It is said that mining is a patient industry. Current demand projections are not. Demand for minerals deemed ‘critical’ is set to increase almost fourfold by 2030, according to the UN. Demand for nickel, cobalt and lithium is predicted to double, triple and rise ten-fold, respectively, between 2022 and 2050. The world will need to mine more copper between 2018 and 2050 than it has mined throughout history. 2050 is also the deadline to curb emissions before reaching a point of ‘no return.’ The pace of mineral demand and the consequences of not meeting it force the industry to act fast and take more risks. Mining cannot afford to be a patient industry anymore. The scramble for supply drives miners back to geological credentials, and therefore to places like the African Central Copperbelt.
The main point of attraction to Africa is obvious: It is the most resource-abundant continent, yet investment decisions are rarely driven by geology alone, or else, Africa would be the main beneficiary of exploration dollars. The 11th edition of the Mining in Africa Country Investment Guide (MACIG) deals with a perennial question: How investable is Africa? Drawing from interviews with mining operators and financial institutions, we conclude that Africa is probably riskier today than it was a decade ago when GBR compiled its first MACIG report. However, the rewards – and the stakes – are also higher, and Africa’s prime geology and its relevance to current geopolitical trends have helped offset higher jurisdictional risks.

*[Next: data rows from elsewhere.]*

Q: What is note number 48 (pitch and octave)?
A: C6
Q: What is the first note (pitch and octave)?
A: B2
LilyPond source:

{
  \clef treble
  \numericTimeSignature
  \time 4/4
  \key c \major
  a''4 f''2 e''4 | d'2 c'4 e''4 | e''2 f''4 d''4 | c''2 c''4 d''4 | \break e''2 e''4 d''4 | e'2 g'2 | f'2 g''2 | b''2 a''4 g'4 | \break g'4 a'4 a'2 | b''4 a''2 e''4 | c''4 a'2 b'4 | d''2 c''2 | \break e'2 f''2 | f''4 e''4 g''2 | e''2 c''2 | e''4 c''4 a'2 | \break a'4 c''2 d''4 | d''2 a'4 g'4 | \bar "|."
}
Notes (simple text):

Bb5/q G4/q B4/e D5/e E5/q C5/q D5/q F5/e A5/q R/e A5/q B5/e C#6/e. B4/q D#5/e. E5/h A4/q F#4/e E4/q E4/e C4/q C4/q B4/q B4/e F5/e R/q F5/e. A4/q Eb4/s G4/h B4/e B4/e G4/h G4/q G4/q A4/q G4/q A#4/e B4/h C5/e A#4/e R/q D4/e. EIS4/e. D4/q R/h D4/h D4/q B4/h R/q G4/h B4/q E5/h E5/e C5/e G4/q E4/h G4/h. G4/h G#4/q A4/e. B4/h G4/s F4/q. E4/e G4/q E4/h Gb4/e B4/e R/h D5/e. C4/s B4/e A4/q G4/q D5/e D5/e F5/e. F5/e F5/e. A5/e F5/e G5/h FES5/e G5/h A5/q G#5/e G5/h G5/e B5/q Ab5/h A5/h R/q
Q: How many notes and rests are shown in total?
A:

The second section of the report charts Africa’s positioning in eight key commodities: gold, copper, uranium, coal, manganese, nickel, graphite and lithium. In the third section, we are examining 12 of Africa’s mining jurisdictions, by region: Southern Africa (South Africa, Namibia), West Africa (Ghana, Burkina Faso, Mali, Côte d’Ivoire), Central Africa (Zambia, the DRC), and East Africa (Tanzania, Rwanda, Uganda, Ethiopia). Juggling the tricky politics of omission and inclusion, we go beyond reporting on the usual suspects – the well-known mining countries – and we test new grounds, particularly in the East African section. Lastly, we wrap up our extended ‘map’ of the industry with an analysis of the supply chain. Articles on logistics, power, equipment and technology are woven into a larger discussion about value addition on the continent. We study the perennial question of how to turn Africa’s value deficit into a value surplus through meaningful investments and what constitutes such investments.